[INFORMATION SUPPLIED]

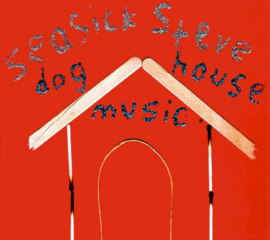 Seasick Steve ‎– Dog House Music (LP)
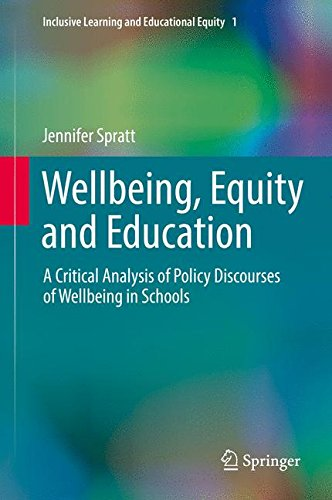 Wellbeing, Equity and Education: A Critical Analysis of Policy Discourses of Wellbeing in Schools (Inclusive Learning and Educational Equity)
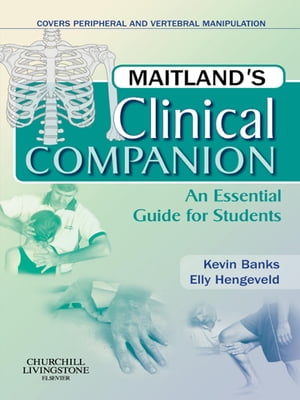 Maitland's Clinical Companion An Essential Guide for Students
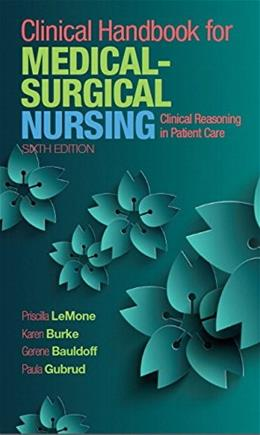 Clinical Handbook for Medical-Surgical Nursing: Clinical Reasoning in Patient Care, by LeMone, 6th Edition 9780134225401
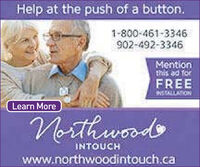 Help at the push of a button.1-800-461-3346902-492-3346Mentionthis ad forFREEMALLATIONLearn MoreorthwoodINTOUCHwww.northwoodintouch.ca Help at the push of a button. 1-800-461-3346 902-492-3346 Mention this ad for FREE MALLATION Learn More orthwood INTOUCH www.northwoodintouch.ca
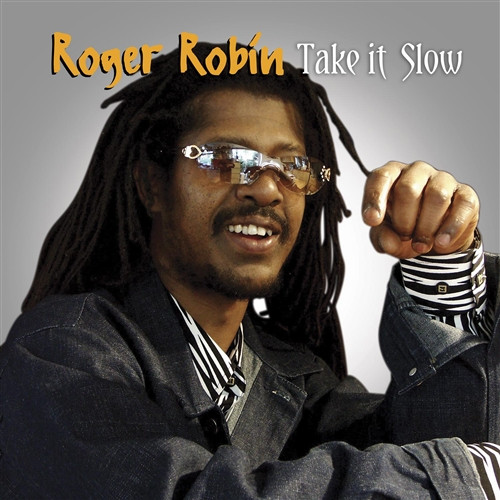 Take It Slow - Roger Robin (LP)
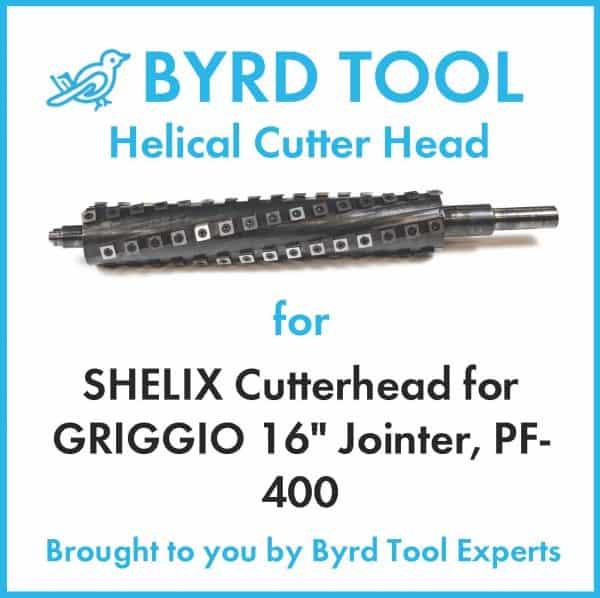SHELIX Cutterhead for GRIGGIO 16″ Jointer, PF-400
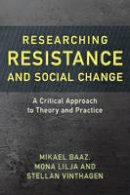 Baaz, Mikael, Lilja, Mona, Vinthagen, Stellan - Researching Resistance and Social Change: A Critical Approach to Theory and Practice (Resistance Studies: Critical Engagements with Power and Social Change) - 9781786601179 - V9781786601179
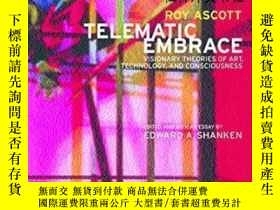 二手書博民逛書店【罕見】Telematic Embrace:Visionary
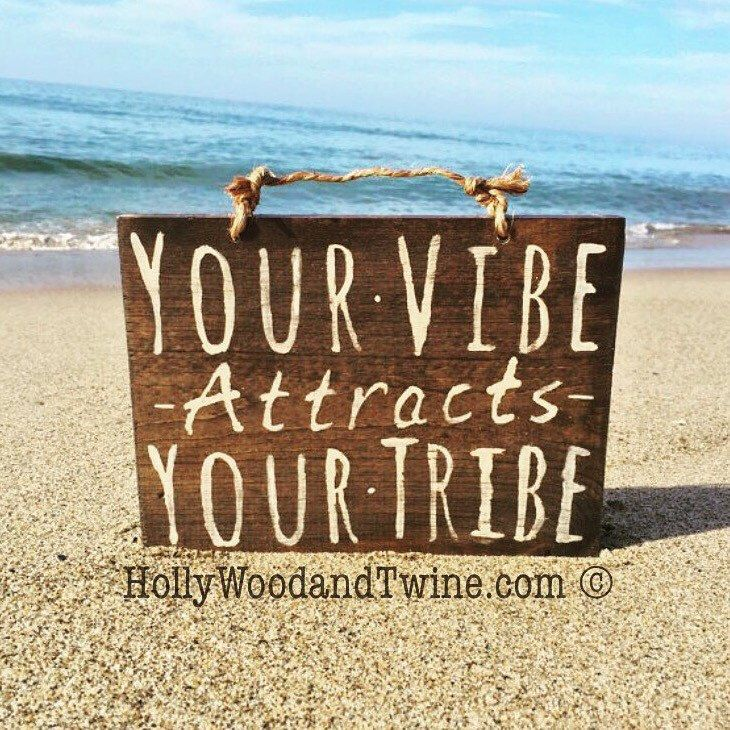 Your Vibe Attracts Your Tribe Sign on Etsy  https://www.etsy.com/listing/227624688/your-vibe-attracts-your-tribe-sign-wood #homedecor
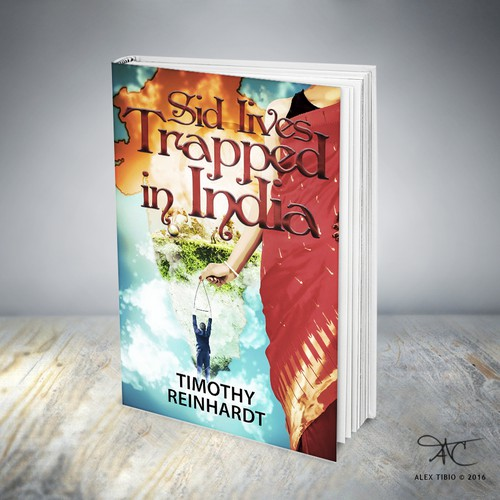 "Book cover design for Timothy Reinhardt's ""Sid lives Trapped in India"""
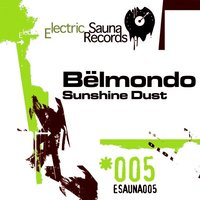 Sunshine Dust — Belmondo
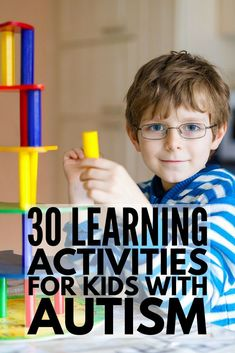 30+ Activities for Kids with Autism   We've got over 30 fun ideas, games, and activities to help develop your child's social skills, speech and communication skills, and gross and fine motor skills, as well as provide him a way to release physical energy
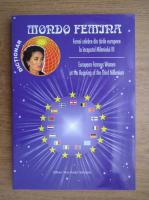 Anticariat: Mioara Mincu - Femei celebre din tarile europene la inceputul mileniului III
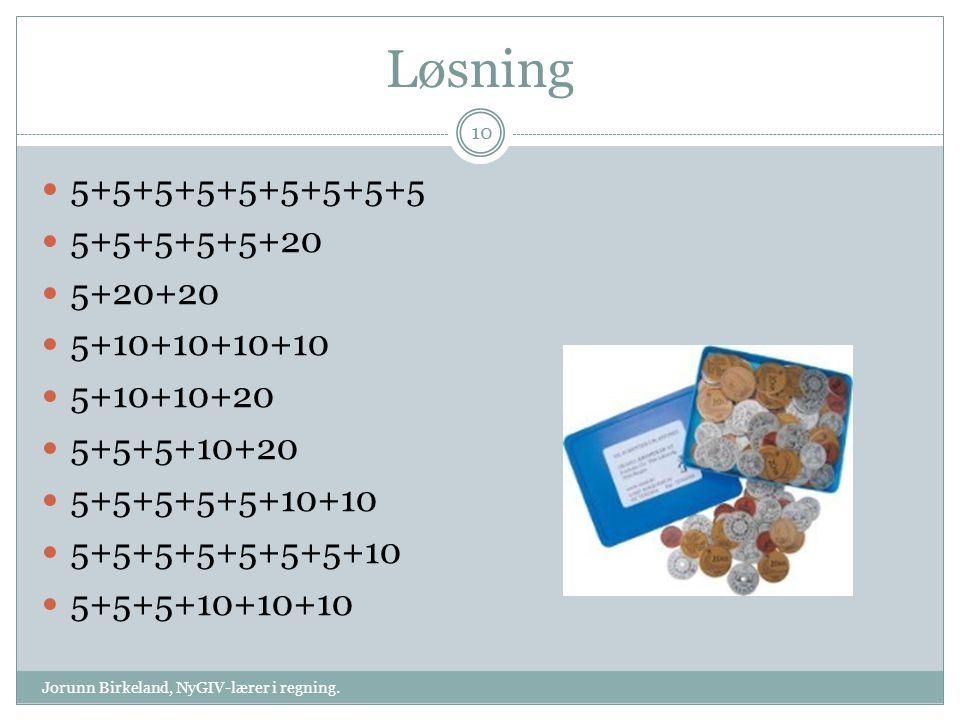 Løsning 5+5+5+5+5+5+5+5+5 5+5+5+5+5+20 5+20+20 5+10+10+10+10 5+10+10+20 5+5+5+10+20 5+5+5+5+5+10+10 5+5+5+5+5+5+5+10 5+5+5+10+10+10 10 Jorunn Birkeland, NyGIV-lærer i regning.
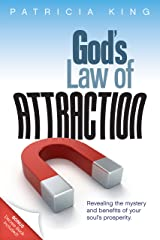God's Law of Attraction: Revealing the Mystery and Benefits of Your Soul's Prosperity Kindle Edition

[/INFORMATION SUPPLIED]

### YOUR OBJECTIVE
The result is an exact copy of the lines from the one holding "Your Vibe Attracts" through the final line of the data above, both ends included, minus the pictures.

### TASK ANSWER
 Your Vibe Attracts Your Tribe Sign on Etsy  https://www.etsy.com/listing/227624688/your-vibe-attracts-your-tribe-sign-wood #homedecor
 "Book cover design for Timothy Reinhardt's ""Sid lives Trapped in India"""
 Sunshine Dust — Belmondo
 30+ Activities for Kids with Autism   We've got over 30 fun ideas, games, and activities to help develop your child's social skills, speech and communication skills, and gross and fine motor skills, as well as provide him a way to release physical energy
 Anticariat: Mioara Mincu - Femei celebre din tarile europene la inceputul mileniului III
 Løsning 5+5+5+5+5+5+5+5+5 5+5+5+5+5+20 5+20+20 5+10+10+10+10 5+10+10+20 5+5+5+10+20 5+5+5+5+5+10+10 5+5+5+5+5+5+5+10 5+5+5+10+10+10 10 Jorunn Birkeland, NyGIV-lærer i regning.
God's Law of Attraction: Revealing the Mystery and Benefits of Your Soul's Prosperity Kindle Edition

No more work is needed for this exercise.